Neurowetenschap is in zo'n geval bijzonder nuttig. Uiteindelijk zijn de symptomen het gevolg van een storing in de zenuwcellen, wat leidt tot een pathologische ontlading.Welke symptomen opvallen en welke hevig zijn, hangt bijvoorbeeld af van de exacte locatie van de afscheiding en of deze op de ene helft van de hersenen of aan beide kanten voorkomt. Een ander belangrijk gebied van neurowetenschappen zijn hersentumoren en hoofdletsel. De tumor kan goedaardig of kwaadaardig zijn en tot verschillende symptomen leiden, zoals hoofdpijn, braken en een verandering in persoonlijkheid.
De meeste mensen ervaren hoofdpijn als ondragelijk. De symptomen komen het vaakst voor in de context van migraine. Dit is op zijn beurt in het belang van de neurowetenschappen. In het verdere verloop van de ziekte kunnen naast hoofdpijn ook neurologische symptomen, zoals een verandering van het gezichtsvermogen, merkbaar worden.
Uw medicatie vindt u hier
➔ Medicijnen om de zenuwen te kalmeren en te versterkenDiagnose- en onderzoeksmethoden
Neuroscience gebruikt verschillende methoden om de oorzaak van een ziekte te achterhalen of om specifieke klachten te behandelen. Onderzoek wordt gedifferentieerd in niet-invasieve en invasieve procedures. Niet-invasieve methoden zijn maatregelen waarbij het onderzoekskader de patiënt niet schaadt. Invasief onderzoek wordt vrijwel uitsluitend uitgeoefend door middel van onderzoeken bij van nature zieke patiënten. In de context van psychofysica moeten de basiscapaciteiten van een zenuwstelsel worden beoordeeld.

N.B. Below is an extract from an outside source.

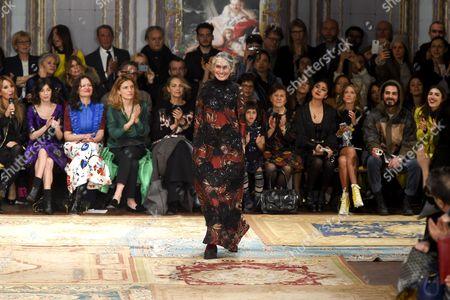 Benedetta Barzini on catwalk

Bij anatomische aandoeningen worden de hersenen van een zieke vaak vergeleken met gezonde hersenen. Door een dergelijke vergelijking kunnen de wetenschappers conclusies trekken over hun functie op basis van de beschadigde gebieden. Zo'n onderzoek vindt plaats in een laesiestudie. Dit kan echter pas worden voltooid als de patiënt is overleden en de schade nauwkeurig kan worden gelokaliseerd. Door technische vooruitgang heeft zo'n laesiestudie aan belang ingeboet. Tegenwoordig kan bijvoorbeeld een EEG worden gebruikt om het werk van de hersenen te volgen. De basis hierbij is het meten van elektronische stromen die het gevolg zijn van de functie van de zenuwcellen in de vorm van een elektrisch veld. Op deze manier kan kennis worden verkregen over verwerkingsprocessen in de hersenen.

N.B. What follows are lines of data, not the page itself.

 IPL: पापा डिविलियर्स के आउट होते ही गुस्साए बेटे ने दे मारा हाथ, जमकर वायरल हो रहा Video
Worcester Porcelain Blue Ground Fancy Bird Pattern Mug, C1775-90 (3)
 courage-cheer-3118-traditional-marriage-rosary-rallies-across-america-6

Een computertomografie maakt de precieze lokalisatie van eventuele schade mogelijk zonder dat de hersenen hoeven te worden geopend. Vooral computertomografie bracht een revolutie teweeg in de neurowetenschappen. Technologische vooruitgang levert nieuwe kennis op, omdat de apparaten het mogelijk maken om de hersenen direct na een klacht of een ongeval te onderzoeken. Laesies kunnen ruimtelijk zichtbaar worden gemaakt, maar informatie over zenuwcellen kan op basis van zo'n onderzoek niet worden verzameld.
Transcraniële magnetische stimulatie is een van de weinige invasieve procedures die bij mensen worden gebruikt. Bepaalde hersengebieden worden tijdelijk uitgeschakeld door elektronische stromen om de opeenvolging van neurologische stappen te onderzoeken. Deskundigen gingen tot dusverre niet uit van blijvende schade aan de patiënt. Anders zou er geen wettelijke basis zijn voor een dergelijk onderzoek naar levende mensen.